Brazilian musicians Caetano Veloso (L) and Gilberto Gil play a guitar

Five decades after galvanizing the Brazilian music scene with the "Tropicalia" movement, Gilberto Gil and Caetano Veloso are going back on tour, older and wiser but still border-blurring troubadours.

Gil, a politically engaged musical ambassador who once served as Brazil's culture minister, and Veloso, a wispy, gender-bending poet with a sublimely mellow voice, have been friends and collaborators since 1963.

Caetano and Gil, as they are popularly known, shook the foundations of Brazilian music in the 1960s with Tropicalia, which blended the South American nation's samba and bossa nova sounds with rock-and-roll beats, electric guitars and psychedelic experimentalism.

The movement alienated both folk music purists, who booed performances, and the military regime in power at the time, which, fearing they were a subversive influence, jailed the pair in 1969 then forced them into exile in London.

But while Tropicalia was short-lived, its ideal of "cultural cannibalism" -- devouring influences from around the world and spitting them back out in a uniquely Brazilian identity -- had a deep impact.

Now both 72 years old, the Grammy-winning singer-songwriters are taking their partnership on the road for the first time since 1994 with a tour called "Two Friends -- One Century of Music."

They will play 18 concerts across Europe and in Israel from June 25 to August 2.

They have come a long way since launching their careers at the height of the "sex, drugs and rock-and-roll" era.

Growing old has its benefits, they told AFP in a joint interview in which they batted ideas back and forth, often completing each other's thoughts.

"I miss youth and being young.
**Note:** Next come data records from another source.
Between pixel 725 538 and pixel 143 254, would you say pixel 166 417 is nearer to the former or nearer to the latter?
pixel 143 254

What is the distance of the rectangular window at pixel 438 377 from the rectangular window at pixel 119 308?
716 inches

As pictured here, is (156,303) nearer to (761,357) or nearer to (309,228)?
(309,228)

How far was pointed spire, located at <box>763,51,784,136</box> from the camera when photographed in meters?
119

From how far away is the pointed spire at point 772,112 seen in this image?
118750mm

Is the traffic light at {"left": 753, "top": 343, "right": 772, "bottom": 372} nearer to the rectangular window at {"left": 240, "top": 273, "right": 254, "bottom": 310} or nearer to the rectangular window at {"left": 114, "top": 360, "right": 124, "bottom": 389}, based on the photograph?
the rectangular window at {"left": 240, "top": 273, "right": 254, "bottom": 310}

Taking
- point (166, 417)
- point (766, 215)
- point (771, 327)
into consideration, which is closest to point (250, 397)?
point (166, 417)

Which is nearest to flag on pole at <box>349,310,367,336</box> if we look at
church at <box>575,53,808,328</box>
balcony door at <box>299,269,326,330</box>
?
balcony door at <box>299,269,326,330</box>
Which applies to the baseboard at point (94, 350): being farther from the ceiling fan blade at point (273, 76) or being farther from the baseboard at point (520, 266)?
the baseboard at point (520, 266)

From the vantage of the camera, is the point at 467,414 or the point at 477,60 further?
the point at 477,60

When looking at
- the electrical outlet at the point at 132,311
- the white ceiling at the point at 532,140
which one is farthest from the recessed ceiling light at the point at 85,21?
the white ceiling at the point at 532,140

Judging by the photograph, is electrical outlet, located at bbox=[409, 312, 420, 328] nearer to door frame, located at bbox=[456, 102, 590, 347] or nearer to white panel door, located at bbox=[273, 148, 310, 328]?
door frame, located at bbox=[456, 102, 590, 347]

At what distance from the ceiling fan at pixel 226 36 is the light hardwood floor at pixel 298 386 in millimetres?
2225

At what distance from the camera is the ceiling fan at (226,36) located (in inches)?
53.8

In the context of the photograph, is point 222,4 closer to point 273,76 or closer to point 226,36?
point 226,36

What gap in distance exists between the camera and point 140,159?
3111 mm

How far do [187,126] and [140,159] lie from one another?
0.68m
Being young is an immediate advantage, it's the joy of a youthful body," said Veloso.

"Which an old guy doesn't have anymore!" said Gil, setting both of them laughing.

"But I'm a person, and people go through childhood, adolescence, maturity and old age. And I feel intense curiosity about it all," said Veloso, looking professorial in wire-rimmed glasses and close-cropped silver hair.

"Growing old has given me the chance to stop moving through life in terms of expectations and desires, things related to the future, to the horizon. Now I'm at peace right where I am," said Gil, who has for his part shed his long-time dreadlocks as his hair has receded and whitened.

- Sex and stage fright -

Gil and Veloso returned to Brazil from exile in 1972 and, each in his own way, set the soundtrack to the nation's transformation from a military dictatorship to a boisterous democracy, as they themselves went from outlaws to icons.

Gil even became culture minister when the leftist Workers' Party (PT) swept to power for the first time in 2003, underlining the changes Brazil had undergone.

He stepped down in 2008, saying it had grown too difficult to balance his dual careers as politician and musician.

"Music is easy," he told AFP. "You just have to want it and it happens. It's the other things that are difficult."

The two also spoke about their long friendship, saying that despite their shared experiences they are not so alike.

Asked about his favorite things in life, Veloso replied: "Sex, conversation and singing."

"I like those things, too, but I'd say that for me, lying down to go to sleep is the best thing of all," said Gil.

"And to me, that's pure hell!" said Veloso.

"We're really very different," said Gil. "He's a Leo and I'm a Cancer. Bossa nova brought us together."

That drew laughter from Veloso.

"I don't believe in astrology. I think we're more different than alike," he said. "But we are very united by life and by music."

Gil also confessed that even after five decades, he still gets nervous before going on stage.

"My hands get cold, sometimes my heart even races," he said. "But it's easier with him at my side. Of all the musicians out there, the one I feel most at peace with on stage is Caetano."

The tour schedule, which includes a stop in London on July 1, is at www.gilbertogil.com.br.